• 本文:
____________

レイ・チャールズ特集なオルガンジャズなのでソウルフルなモノかと思いましたが、盟友エリック・アレキサンダーと双頭バンドでジョー・ファンズワースがドラムということで「One For All」的な雰囲気です。マイク・ルドンのオルガンを探してみたら、The Anniversary Quartet の「You’ll See!」で聴いたことがありました。ここのメンツにジム・ロトンディが加わった形ですね。ハードバップ的なアプローチでレイ・チャールズを料理する試みですが、レイの片鱗はテーマのみで、これでいいんかいな?的なジャズでの再構築です。あと全員ソロ回さんでエエよ。たっぷりと各人のソロを聴きたいところです。

正統派 R&B といったノリで「What’d I Say」は、なかなかブルージー。ファンズワースのフィルが笑っちゃうけど。ああ、アレキサンダーは、いつもと同じなのねと気付く1曲目。
「Baby, It’s Cold Outside」はフリューゲルでテナーとコール&レスポンス風。まるでジャズ(笑)。ロトンディも、いつものように炸裂しだして( ̄ー ̄)ニヤリ。各人のソロが、あまりにコンパクトなので、物足りないです。
ルドンのオリジナルの「Brother Ray」は正統派ファンキージャズです。バーンスタインのソロからバピッシュに。既に威風漂うアレキサンダーは圧巻のソロを展開します。みんなワンコーラスで終わっているのでホント物足りないです…。

____________

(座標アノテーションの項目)
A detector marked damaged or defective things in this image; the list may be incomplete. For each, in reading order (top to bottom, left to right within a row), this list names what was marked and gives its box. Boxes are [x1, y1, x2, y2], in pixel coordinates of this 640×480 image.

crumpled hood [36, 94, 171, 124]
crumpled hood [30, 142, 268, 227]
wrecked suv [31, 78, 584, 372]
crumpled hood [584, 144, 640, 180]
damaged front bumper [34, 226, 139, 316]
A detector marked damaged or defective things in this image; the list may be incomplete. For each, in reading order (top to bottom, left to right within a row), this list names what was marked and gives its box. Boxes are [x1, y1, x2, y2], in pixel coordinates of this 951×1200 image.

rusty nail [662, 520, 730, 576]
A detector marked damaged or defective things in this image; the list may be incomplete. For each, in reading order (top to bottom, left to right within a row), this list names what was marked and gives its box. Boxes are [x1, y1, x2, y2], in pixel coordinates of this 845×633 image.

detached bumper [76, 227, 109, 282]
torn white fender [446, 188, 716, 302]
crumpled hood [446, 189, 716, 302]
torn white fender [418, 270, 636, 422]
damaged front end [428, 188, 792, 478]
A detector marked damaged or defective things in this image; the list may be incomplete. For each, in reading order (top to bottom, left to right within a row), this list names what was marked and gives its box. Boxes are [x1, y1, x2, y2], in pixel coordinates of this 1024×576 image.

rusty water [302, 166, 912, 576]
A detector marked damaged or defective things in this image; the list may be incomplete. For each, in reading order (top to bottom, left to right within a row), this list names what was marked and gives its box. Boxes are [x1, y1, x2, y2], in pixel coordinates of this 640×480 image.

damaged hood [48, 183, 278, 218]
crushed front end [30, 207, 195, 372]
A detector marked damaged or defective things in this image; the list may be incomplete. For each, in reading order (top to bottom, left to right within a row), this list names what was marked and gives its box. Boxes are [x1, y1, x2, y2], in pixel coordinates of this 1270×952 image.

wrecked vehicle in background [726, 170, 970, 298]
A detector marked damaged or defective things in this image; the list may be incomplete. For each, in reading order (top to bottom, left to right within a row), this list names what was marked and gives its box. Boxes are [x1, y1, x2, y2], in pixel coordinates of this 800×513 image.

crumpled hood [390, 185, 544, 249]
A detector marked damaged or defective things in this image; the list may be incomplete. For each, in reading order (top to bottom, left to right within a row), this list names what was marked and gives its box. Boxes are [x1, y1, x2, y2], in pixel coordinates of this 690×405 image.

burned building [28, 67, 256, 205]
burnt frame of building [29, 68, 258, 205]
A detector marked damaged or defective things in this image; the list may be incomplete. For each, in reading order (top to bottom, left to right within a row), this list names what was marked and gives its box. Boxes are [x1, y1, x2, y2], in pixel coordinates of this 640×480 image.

____________

• 課題 1:
レイ・チャールズ特集のアルバム評をもとに、次の問いに答えること。
(a) マイク・ルドンのオルガンは、以前どのグループのどの作品で聴いたことがあったか。
(b) 「Baby, It’s Cold Outside」で、フリューゲルとコール&レスポンス風にやり取りする楽器は何か。
(c) 「Brother Ray」は誰のオリジナル曲か。
• 課題 2: レイ・チャールズ特集のアルバム評を、最後の文の後から引き取って書き継ぐこと。

• 解答 1:
(a) The Anniversary Quartet の「You’ll See!」
(b) テナー
(c) マイク・ルドン

• 解答 2:
6/8で「Cry Me A River」をモダンジャズ風にクールに攻めます。もうレイの影も聴き取れないガチのインタープレイ。カッコイイ。ロトンディのリップコントロール、アレキサンダーのアイディアとテクニック。現代ジャズを堪能ですが。やっぱり、短くて物足りないよ。
ジャッフルビートでブルージーに攻める「One Mint Julep」はアレキサンダーとロトンディの解釈の違いが面白いです。モダンなアプローチのアレキサンダーですが、ロトンディのブルースぢからの方に好感を持つのは僕だけでしょうか。
フリューゲルの音色がいい!バラードテンポで「Makin’ Whoopee」を唄い上げる歌心はモダンなフレージングの中にもブルースのDNAをしっかりと感じられます。そしてバカテク…。ファンズワースが引っ込み過ぎかな。
「Lonely Avenue」はストレートに3連系ブルース。結構ブルージーな展開にもかかわらず土臭くならないのが不思議です。
「Georgia On My Mind」は、まさに破壊と再構築のアレンジ。アップテンポでメロディーを細切れにして再び繋げて丸めて揚げたみたいな…。仰け反りました。
  1. What’d I Say
  2. Baby, It’s Cold Outside
  3. Brother Ray
  4. Cry Me A River
  5. One Mint Julep
  6. Makin’ Whoopee
  7. Lonely Avenue
  8. Georgia On My Mind
  • Jim Rotondi(tp)
  • Eric Alexander(ts)
  • Peter Bernstein(g)
  • Mike Ledonne(org)
  • Joe Farnsworth(ds)
  • Rec.2009.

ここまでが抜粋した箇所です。